Обожаю я этого Зигеля! Он честен, горяч, влюбчив, вспыльчив; фантазер, добряк и идеалист; способен глубоко увлекаться и верить; благороден и открыт. Занимается астрономией и, несмотря на свои пятнадцать лет, занимает почетное место в Астрономическом обществе и даже имеет в своем ведении обсерваторию. В пылу увлечения он думает, что все обязаны интересоваться тем, чем интересуется он. Таскает меня и бедного Жоржа на обсерваторию (особенно достается последнему). Кроме всего, он начитан в философии. Мы часто спорим (он отчаянный идеалист). Мне нравится его искренность. Он верует в бога и, хотя это теперь не принято и может принести неприятности, не отрицает этого.

Совсем другого толка Жоржик. Он рассудителен, замкнут, не поддается никаким юношеским увлечениям, романов боится, весьма умен и принципиален. Всегда держит слово, уступчив в мелочах, но в главном непоколебим. Занимается шахматами, интересуется философией.

Мы составляем трио неразрывной дружбы.

Встретившись, мы обычно шлялись по улицам, сперва делясь душевными тайнами, а потом врезывались в философские споры. Это было месиво из недавно вычитанных мыслей и философских понятий. Мы с Феликсом колебались между марксизмом и берклианством. Жоржик склонялся к юмизму.

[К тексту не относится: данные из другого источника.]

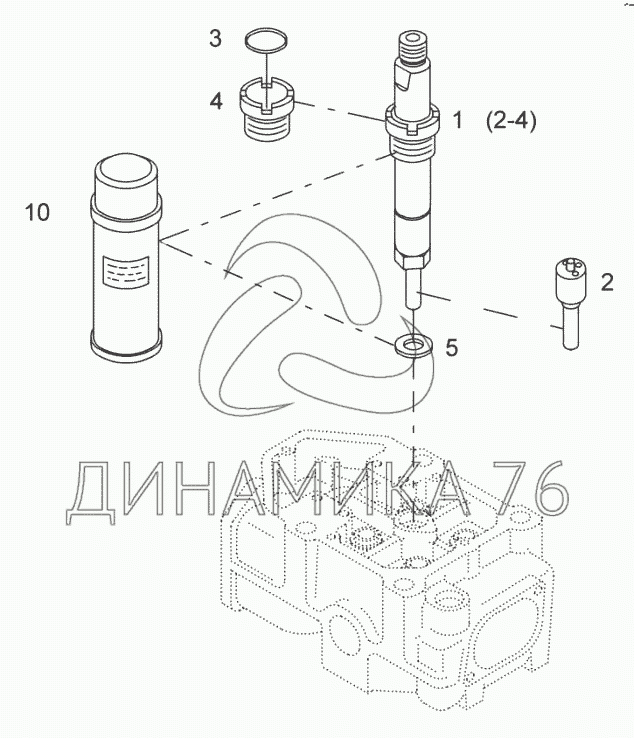 3

4

1 (2-4)

10

2

5

ДИНАМИКА 76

Под дождем, снегом часами торчали мы на углах улиц, рассуждая о свойствах вещей или о тождестве личности.

Споры эти были не бесполезны. Постепенно из них вырастало ощущение «своего» и «чужого». Происходила поляризация. Меня все больше тянуло к диалектике, к марксизму с сильным креном в сторону гегельянства. Жорж предпочитал скептицизм.

А Феликс? Феликс, как сказано в дневнике, «докатился».

Еще в прошлом году он начал увлекаться религией. Сперва это носило характер критический. Он заявлял, что у него нет учения, что он все ищет и все критикует. Одно время он даже объявлял себя атеистом и устраивал в школе антирелигиозные лекции. Но все же уклон у него был идеалистический. Читал Челпанова и все больше «совращался с пути».

К весне он объявил себя идеалистом, но христианство отрицал. Он принимал бога в понимании Спинозы, то есть в некотором сродстве с материализмом.

Он обычно спрашивал: «Почему мы чувствуем материальное “я” слабее, чем духовное?». И одно время признавал две субстанции.

Возможно, что тут известную роль сыграло упрямство, но Зигель утвердился в своих взглядах. Он стал посещать церковь.

Часто ходил на проповеди митрополита Введенского, главы «обновленческой» церкви.

Я однажды был на его проповеди.

Говорил он убежденно, спокойно, несколько туманно. В глазах его был фанатический огонь.

Под влиянием этого проповедника Зигель ударился в Евангелие и… «докатился».

Теперь он принимает христианство целиком, не рассуждая и не критикуя. И дошел до выводов чрезвычайно вредных.

1. Вселенная – создание бога. Бог – дух вне пространства и времени. Мы являемся частицей его.